Friday, 23 May 2014

Returns to medical research

We have just produced a report on the public sector spillovers from science spending and find a 20% rate of return on public sector science spend. 

This medical paper, What’s It Worth report, very widely quoted finds

We estimated that the GDP gains that result from
increased public/charitable medical research deliver
an additional rate of return in the range 20–67% (with a
best estimate of 30%). (Page 7)

How does all this relate?

Page 5 explains this

Economic returns to medical research comprise two,
additive, elements:
• health gains net of the health care costs of delivering
them
• GDP gains, that is to say the UK national income
that results directly and indirectly from the medical
research and the further activity stimulated by it.

How do they get the first? By counting how much life has been extended due to a drug, valuing that life over time and figuring out what the drug cost to develop and whether it was done in the UK or not.

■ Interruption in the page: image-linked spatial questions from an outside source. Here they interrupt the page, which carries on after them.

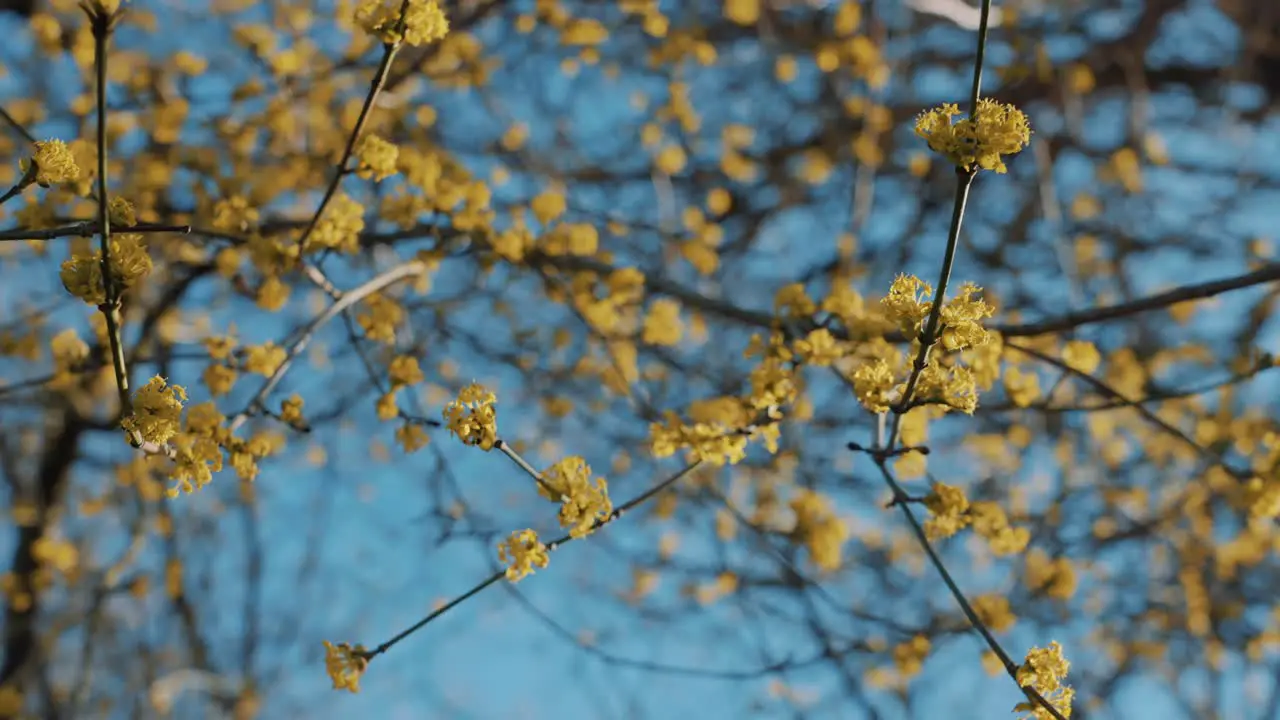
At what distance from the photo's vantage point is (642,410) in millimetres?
3291

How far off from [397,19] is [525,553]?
1.11 metres

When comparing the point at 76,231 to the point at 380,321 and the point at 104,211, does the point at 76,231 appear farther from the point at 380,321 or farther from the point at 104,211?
the point at 380,321

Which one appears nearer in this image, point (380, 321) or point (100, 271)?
point (100, 271)

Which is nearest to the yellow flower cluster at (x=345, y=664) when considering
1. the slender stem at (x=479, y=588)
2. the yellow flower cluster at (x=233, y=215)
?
the slender stem at (x=479, y=588)

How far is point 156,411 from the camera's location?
1854 mm

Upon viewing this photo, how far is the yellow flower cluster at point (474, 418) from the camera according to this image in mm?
2109

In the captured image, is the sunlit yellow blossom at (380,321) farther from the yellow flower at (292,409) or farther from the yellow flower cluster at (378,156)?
the yellow flower cluster at (378,156)

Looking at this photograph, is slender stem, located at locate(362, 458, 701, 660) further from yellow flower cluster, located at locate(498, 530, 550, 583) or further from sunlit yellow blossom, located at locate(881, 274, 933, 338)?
sunlit yellow blossom, located at locate(881, 274, 933, 338)

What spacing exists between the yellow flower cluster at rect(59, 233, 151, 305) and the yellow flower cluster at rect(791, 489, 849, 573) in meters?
2.03

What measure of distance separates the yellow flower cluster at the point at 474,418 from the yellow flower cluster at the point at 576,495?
150mm

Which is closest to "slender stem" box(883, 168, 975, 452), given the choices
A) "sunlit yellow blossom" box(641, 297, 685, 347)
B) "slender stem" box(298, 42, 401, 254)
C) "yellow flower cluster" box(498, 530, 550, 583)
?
"yellow flower cluster" box(498, 530, 550, 583)

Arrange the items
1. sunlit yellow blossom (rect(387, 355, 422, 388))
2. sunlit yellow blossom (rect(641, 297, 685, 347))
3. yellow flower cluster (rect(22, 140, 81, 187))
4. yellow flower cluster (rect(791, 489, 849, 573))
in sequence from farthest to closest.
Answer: sunlit yellow blossom (rect(641, 297, 685, 347)) → yellow flower cluster (rect(791, 489, 849, 573)) → sunlit yellow blossom (rect(387, 355, 422, 388)) → yellow flower cluster (rect(22, 140, 81, 187))

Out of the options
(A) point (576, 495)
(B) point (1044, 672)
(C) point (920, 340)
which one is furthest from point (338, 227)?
(B) point (1044, 672)

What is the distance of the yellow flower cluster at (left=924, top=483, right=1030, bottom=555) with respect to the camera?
244 cm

How do they get the second?  P.36 sets out two methods


1 two-stage approach:
a) estimating the private R&D stimulated by public
research
b) estimating the social rate of return to the private
R&D so stimulated
2 one-stage approach: a direct estimate of the social
rate of return generated, by whatever transmission
mechanisms, by public medical research

The one-stage method uses estiamtes of the social rate of return that are derived from agriculture. See their page 36

But because  empirical estimates to enable the one-stage approach
to be taken come only from non-medical sectors (mainly
agriculture), we considered it desirable to provide a
check by undertaking the two-stage estimates as well,
as described in the following paragraphs.
The one-stage method uses data from the US to get 1a above, that is, the crowding in effect of public R&D and then uses an average of the public rates of return of private R&D , see page 38, based mainly on US manufacturing studies.